[Image and question lines]
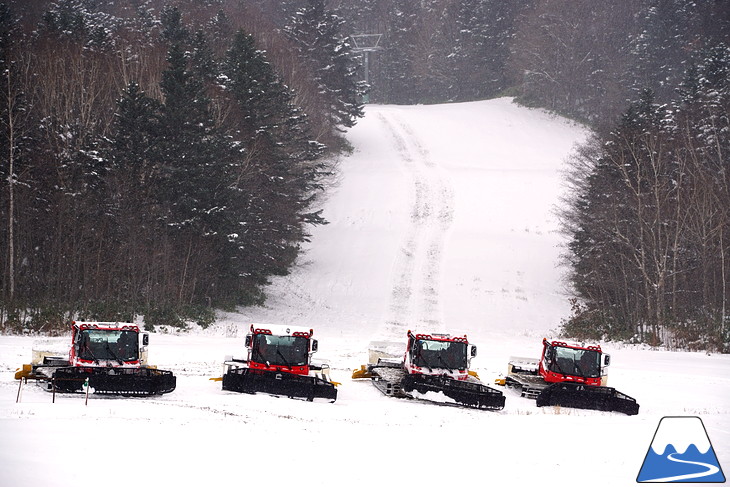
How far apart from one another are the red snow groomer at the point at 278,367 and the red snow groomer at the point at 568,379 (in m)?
5.65

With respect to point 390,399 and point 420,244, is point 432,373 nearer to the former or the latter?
point 390,399

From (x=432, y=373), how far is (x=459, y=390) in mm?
1779

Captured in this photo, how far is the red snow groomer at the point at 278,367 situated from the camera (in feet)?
66.3

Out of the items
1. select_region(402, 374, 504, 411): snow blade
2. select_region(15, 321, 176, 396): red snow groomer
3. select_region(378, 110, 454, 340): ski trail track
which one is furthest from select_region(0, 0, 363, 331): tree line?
select_region(402, 374, 504, 411): snow blade

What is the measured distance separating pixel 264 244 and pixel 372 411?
2719 cm

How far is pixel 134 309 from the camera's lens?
3606 cm

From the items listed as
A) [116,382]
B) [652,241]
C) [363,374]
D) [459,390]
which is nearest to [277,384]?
[116,382]

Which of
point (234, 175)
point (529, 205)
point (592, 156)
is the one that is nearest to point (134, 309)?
point (234, 175)

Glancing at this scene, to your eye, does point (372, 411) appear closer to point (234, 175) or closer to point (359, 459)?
point (359, 459)

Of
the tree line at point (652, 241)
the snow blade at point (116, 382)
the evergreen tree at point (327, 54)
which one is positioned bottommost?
the snow blade at point (116, 382)

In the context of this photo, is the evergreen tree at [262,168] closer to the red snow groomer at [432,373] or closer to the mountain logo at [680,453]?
the red snow groomer at [432,373]

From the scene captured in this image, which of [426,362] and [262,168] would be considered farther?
[262,168]

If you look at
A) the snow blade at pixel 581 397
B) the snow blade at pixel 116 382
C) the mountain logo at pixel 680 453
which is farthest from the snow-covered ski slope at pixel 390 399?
the mountain logo at pixel 680 453

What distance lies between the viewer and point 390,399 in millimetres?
20984
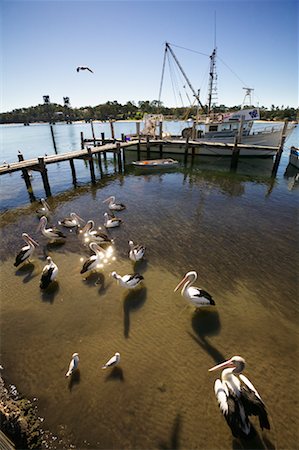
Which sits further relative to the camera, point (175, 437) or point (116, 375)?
point (116, 375)

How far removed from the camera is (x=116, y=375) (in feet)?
16.7

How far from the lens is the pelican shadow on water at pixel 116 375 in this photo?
5.02m

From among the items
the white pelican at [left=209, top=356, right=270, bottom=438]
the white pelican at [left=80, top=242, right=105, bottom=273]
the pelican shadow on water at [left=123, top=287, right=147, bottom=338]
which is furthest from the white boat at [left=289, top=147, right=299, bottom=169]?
the white pelican at [left=209, top=356, right=270, bottom=438]

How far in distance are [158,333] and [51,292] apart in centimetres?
383

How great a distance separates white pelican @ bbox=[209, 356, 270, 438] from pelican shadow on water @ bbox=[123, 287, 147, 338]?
275 cm

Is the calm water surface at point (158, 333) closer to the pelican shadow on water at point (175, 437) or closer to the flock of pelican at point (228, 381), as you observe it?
the pelican shadow on water at point (175, 437)

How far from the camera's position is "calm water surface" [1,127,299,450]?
14.1 ft

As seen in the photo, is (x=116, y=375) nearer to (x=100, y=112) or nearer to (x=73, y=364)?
(x=73, y=364)

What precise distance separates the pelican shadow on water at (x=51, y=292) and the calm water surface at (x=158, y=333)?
0.12 ft

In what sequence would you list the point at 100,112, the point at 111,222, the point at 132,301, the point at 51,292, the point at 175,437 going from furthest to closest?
the point at 100,112 → the point at 111,222 → the point at 51,292 → the point at 132,301 → the point at 175,437

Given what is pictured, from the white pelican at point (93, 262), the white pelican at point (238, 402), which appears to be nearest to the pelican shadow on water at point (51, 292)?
the white pelican at point (93, 262)

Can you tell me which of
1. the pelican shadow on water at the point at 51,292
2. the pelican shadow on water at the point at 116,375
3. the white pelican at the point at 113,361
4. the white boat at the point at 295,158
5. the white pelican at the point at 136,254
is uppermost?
the white boat at the point at 295,158

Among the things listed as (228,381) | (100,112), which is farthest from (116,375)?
(100,112)

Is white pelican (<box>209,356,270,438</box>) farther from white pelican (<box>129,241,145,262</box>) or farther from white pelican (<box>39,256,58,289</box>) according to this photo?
white pelican (<box>39,256,58,289</box>)
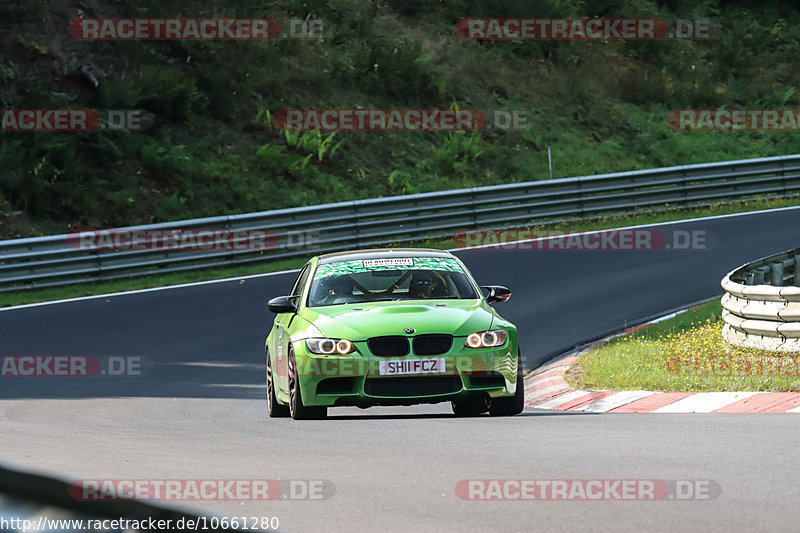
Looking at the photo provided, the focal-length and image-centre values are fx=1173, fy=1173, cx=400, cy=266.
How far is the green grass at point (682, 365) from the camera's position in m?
10.4

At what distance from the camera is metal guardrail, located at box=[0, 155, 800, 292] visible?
66.2 feet

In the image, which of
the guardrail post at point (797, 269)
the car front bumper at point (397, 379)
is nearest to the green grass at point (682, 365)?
the car front bumper at point (397, 379)

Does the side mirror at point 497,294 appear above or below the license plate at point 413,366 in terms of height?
above

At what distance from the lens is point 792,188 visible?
2748cm

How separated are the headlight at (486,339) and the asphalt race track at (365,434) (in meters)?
0.61

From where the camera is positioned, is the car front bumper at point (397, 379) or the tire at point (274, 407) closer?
the car front bumper at point (397, 379)

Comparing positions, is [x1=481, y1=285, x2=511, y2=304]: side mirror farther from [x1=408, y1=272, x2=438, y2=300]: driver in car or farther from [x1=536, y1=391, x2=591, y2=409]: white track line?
[x1=536, y1=391, x2=591, y2=409]: white track line

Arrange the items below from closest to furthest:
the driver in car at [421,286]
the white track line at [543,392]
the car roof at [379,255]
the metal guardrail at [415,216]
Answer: the driver in car at [421,286] < the car roof at [379,255] < the white track line at [543,392] < the metal guardrail at [415,216]

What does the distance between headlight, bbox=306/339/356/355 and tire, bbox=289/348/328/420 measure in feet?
0.84

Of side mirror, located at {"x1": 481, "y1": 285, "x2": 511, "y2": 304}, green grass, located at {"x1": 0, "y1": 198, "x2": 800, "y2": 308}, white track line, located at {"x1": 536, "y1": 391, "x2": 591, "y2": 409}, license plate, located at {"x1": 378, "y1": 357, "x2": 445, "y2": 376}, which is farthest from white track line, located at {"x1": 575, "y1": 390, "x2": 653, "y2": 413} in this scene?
green grass, located at {"x1": 0, "y1": 198, "x2": 800, "y2": 308}

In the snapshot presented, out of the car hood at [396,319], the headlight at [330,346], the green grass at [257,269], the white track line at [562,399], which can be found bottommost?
the white track line at [562,399]

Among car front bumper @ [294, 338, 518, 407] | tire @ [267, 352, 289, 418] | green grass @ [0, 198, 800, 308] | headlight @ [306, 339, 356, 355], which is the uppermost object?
green grass @ [0, 198, 800, 308]

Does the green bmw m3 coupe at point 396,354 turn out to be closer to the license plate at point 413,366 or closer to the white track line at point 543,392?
the license plate at point 413,366

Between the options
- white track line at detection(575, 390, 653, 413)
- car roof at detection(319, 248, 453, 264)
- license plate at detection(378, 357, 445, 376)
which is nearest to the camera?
license plate at detection(378, 357, 445, 376)
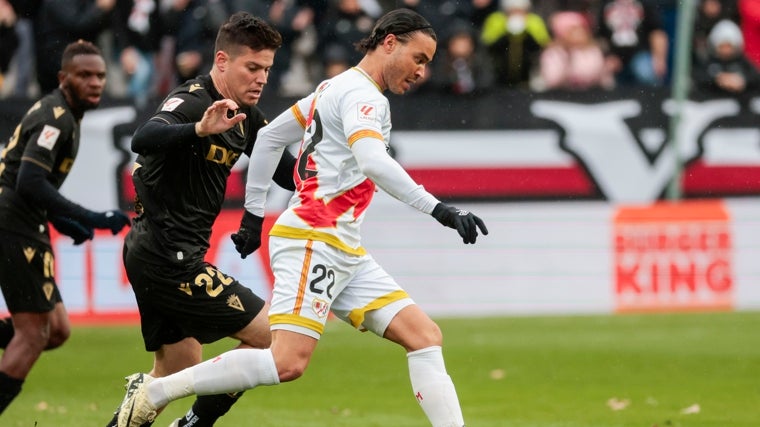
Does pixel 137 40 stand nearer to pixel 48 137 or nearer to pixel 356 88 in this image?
pixel 48 137

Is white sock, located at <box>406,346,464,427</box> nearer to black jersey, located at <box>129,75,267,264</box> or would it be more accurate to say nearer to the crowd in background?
black jersey, located at <box>129,75,267,264</box>

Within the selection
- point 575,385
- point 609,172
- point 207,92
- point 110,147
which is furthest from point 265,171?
point 609,172

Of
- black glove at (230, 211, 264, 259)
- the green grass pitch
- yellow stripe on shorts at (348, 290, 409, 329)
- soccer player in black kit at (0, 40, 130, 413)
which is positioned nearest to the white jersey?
yellow stripe on shorts at (348, 290, 409, 329)

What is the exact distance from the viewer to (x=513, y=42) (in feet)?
52.8

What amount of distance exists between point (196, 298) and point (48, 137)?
1798mm

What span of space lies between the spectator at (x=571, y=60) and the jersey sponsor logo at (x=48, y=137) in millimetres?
8924

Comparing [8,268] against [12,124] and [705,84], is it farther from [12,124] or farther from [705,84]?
[705,84]

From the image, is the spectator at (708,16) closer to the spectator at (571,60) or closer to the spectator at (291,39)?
the spectator at (571,60)

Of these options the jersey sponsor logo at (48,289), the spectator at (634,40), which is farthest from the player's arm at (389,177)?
the spectator at (634,40)

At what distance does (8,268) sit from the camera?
836cm

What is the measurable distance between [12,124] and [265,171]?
25.3 feet

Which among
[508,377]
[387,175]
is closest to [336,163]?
[387,175]

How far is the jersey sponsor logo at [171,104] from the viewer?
6785mm

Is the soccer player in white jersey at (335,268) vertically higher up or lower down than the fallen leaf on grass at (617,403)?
higher up
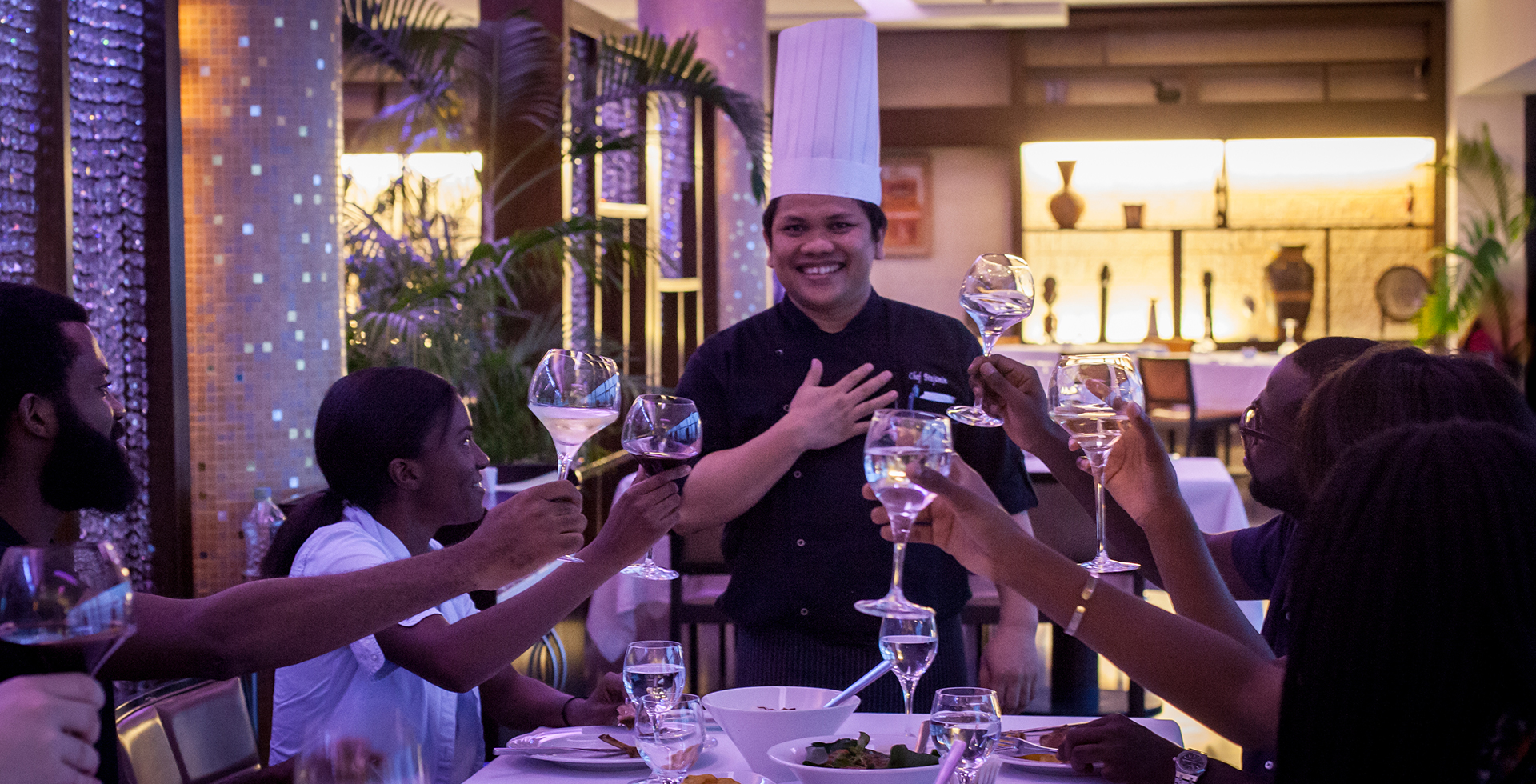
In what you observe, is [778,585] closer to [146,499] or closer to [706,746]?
[706,746]

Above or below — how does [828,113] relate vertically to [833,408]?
above

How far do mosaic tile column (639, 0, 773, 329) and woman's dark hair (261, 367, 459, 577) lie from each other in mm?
5310

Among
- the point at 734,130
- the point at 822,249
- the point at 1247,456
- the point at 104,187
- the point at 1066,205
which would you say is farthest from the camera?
the point at 1066,205

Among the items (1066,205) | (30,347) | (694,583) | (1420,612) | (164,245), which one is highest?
(1066,205)

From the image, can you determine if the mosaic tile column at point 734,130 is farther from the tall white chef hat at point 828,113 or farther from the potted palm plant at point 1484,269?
the potted palm plant at point 1484,269

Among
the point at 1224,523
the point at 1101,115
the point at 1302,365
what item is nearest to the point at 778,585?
the point at 1302,365

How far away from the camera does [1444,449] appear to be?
3.84 feet

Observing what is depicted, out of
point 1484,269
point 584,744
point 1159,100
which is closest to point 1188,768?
point 584,744

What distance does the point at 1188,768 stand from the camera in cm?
166

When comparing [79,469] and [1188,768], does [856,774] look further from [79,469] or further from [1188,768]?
[79,469]

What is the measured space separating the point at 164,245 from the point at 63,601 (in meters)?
2.63

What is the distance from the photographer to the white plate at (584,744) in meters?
1.74

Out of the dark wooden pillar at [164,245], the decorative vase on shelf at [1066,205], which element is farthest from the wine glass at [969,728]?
the decorative vase on shelf at [1066,205]

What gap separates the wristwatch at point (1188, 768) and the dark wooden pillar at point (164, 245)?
271cm
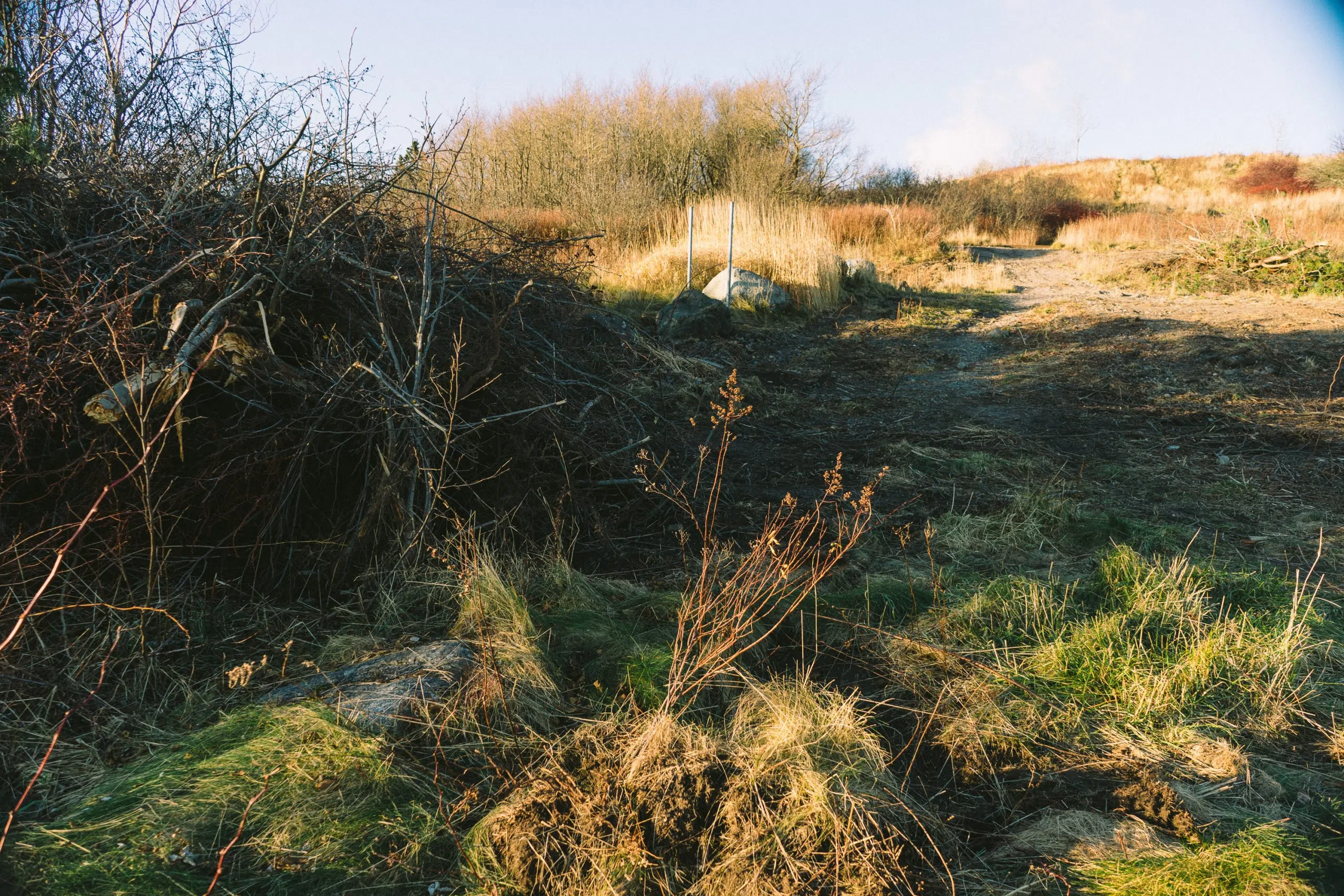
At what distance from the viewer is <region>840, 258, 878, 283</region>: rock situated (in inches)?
517

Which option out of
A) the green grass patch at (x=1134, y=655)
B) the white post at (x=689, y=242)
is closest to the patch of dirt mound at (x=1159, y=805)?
the green grass patch at (x=1134, y=655)

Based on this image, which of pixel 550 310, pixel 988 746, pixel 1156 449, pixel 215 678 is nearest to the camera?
pixel 988 746

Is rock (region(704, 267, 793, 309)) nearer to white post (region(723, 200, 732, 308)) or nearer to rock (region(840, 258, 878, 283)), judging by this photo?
white post (region(723, 200, 732, 308))

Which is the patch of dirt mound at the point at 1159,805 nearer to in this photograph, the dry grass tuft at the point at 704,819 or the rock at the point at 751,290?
the dry grass tuft at the point at 704,819

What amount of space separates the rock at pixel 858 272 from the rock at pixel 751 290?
1883mm

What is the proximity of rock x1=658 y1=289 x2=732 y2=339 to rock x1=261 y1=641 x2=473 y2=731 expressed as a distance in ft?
22.8

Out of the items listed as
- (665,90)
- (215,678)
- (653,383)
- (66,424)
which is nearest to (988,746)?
(215,678)

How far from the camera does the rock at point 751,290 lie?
1130cm

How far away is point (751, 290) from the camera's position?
11367mm

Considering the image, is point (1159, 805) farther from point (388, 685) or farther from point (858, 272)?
point (858, 272)

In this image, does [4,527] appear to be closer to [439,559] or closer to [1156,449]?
[439,559]

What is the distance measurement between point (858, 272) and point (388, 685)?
11902 mm

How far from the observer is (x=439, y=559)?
A: 3357mm

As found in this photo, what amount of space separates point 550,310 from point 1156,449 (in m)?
4.32
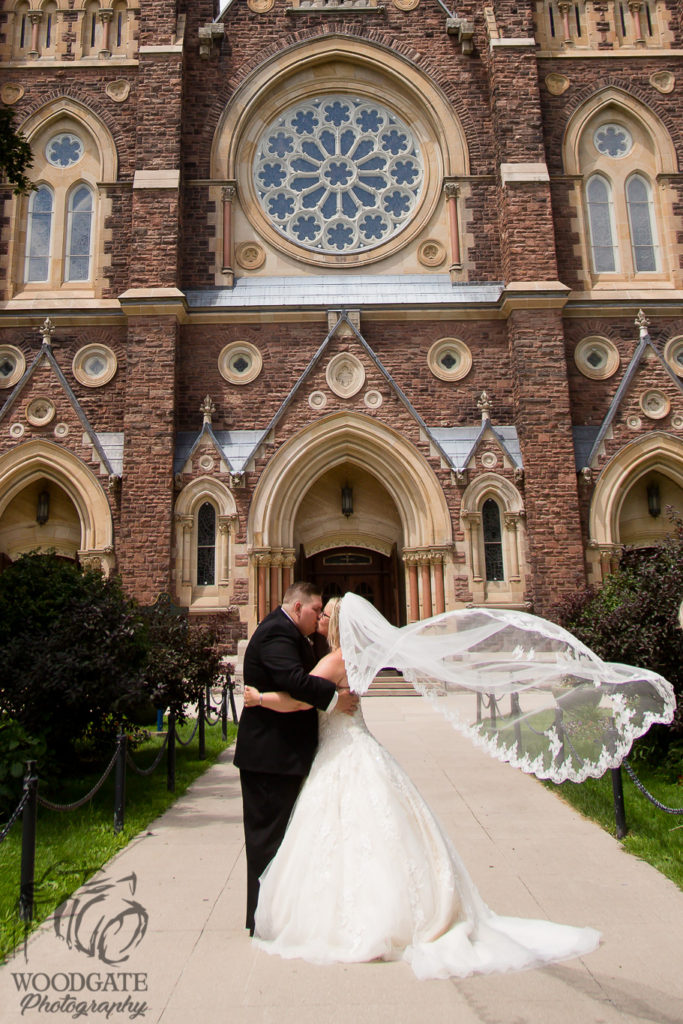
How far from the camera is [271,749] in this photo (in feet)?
14.3

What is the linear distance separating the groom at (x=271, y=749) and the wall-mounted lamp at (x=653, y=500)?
48.4 ft

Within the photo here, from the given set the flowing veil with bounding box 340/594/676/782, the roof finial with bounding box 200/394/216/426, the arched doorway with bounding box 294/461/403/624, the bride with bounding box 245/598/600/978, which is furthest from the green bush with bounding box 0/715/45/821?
the arched doorway with bounding box 294/461/403/624

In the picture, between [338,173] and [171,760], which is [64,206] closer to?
[338,173]

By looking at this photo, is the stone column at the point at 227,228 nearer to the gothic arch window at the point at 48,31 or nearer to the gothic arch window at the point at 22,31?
the gothic arch window at the point at 48,31

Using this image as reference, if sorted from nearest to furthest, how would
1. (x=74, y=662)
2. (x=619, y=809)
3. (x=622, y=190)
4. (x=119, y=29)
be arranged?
(x=619, y=809) → (x=74, y=662) → (x=622, y=190) → (x=119, y=29)

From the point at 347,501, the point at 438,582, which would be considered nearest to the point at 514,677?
the point at 438,582

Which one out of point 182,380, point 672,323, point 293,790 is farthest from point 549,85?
point 293,790

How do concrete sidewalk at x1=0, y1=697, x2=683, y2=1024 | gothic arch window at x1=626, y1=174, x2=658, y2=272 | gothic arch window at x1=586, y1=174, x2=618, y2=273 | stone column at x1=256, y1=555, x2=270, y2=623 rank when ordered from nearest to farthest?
concrete sidewalk at x1=0, y1=697, x2=683, y2=1024 < stone column at x1=256, y1=555, x2=270, y2=623 < gothic arch window at x1=586, y1=174, x2=618, y2=273 < gothic arch window at x1=626, y1=174, x2=658, y2=272

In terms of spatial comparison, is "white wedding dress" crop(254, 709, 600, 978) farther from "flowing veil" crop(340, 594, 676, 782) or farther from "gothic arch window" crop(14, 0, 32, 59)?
"gothic arch window" crop(14, 0, 32, 59)

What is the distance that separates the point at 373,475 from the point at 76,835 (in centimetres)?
1169

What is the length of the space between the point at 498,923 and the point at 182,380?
48.3 ft

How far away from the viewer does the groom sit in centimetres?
433

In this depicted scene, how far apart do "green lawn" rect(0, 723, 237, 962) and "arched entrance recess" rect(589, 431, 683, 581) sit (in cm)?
989

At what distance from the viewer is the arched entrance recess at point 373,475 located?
16.4 meters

TASK INSTRUCTIONS
Render the lines above as a numbered list, starting at the line containing "How far away is" and ending at the line containing "(x=619, y=809) →", with blank lines omitted. Leave the pictures out.

WRITTEN SOLUTION
1. How far away is point (751, 290) from the camera's position?
2. 11367mm
3. Considering the image, is point (1159, 805) farther from point (388, 685) or farther from point (858, 272)?
4. point (858, 272)
5. In this image, does [4,527] appear to be closer to [439,559] or closer to [1156,449]?
6. [439,559]
7. What is the distance measurement between point (858, 272) and point (388, 685)?
8. 11902 mm
9. How far from the observer is (x=439, y=559)?
10. A: 3357mm
11. As found in this photo, what amount of space separates point 550,310 from point 1156,449 (in m)?
12. 4.32
13. How far from the camera is [271,749] in this photo (in feet)?
14. 14.3
15. What is the linear distance separating the groom at (x=271, y=749) and the wall-mounted lamp at (x=653, y=500)?
16. 48.4 ft
17. Within the photo here, from the given set the flowing veil with bounding box 340/594/676/782, the roof finial with bounding box 200/394/216/426, the arched doorway with bounding box 294/461/403/624, the bride with bounding box 245/598/600/978, which is furthest from the green bush with bounding box 0/715/45/821?
18. the arched doorway with bounding box 294/461/403/624
19. In the picture, between [338,173] and [171,760], which is [64,206] closer to?
20. [338,173]
21. By looking at this photo, is the stone column at the point at 227,228 nearer to the gothic arch window at the point at 48,31 or nearer to the gothic arch window at the point at 22,31?
22. the gothic arch window at the point at 48,31
23. Using this image as reference, if sorted from nearest to furthest, how would
24. 1. (x=74, y=662)
25. 2. (x=619, y=809)
26. 3. (x=622, y=190)
27. 4. (x=119, y=29)
28. be arranged?
29. (x=619, y=809) → (x=74, y=662) → (x=622, y=190) → (x=119, y=29)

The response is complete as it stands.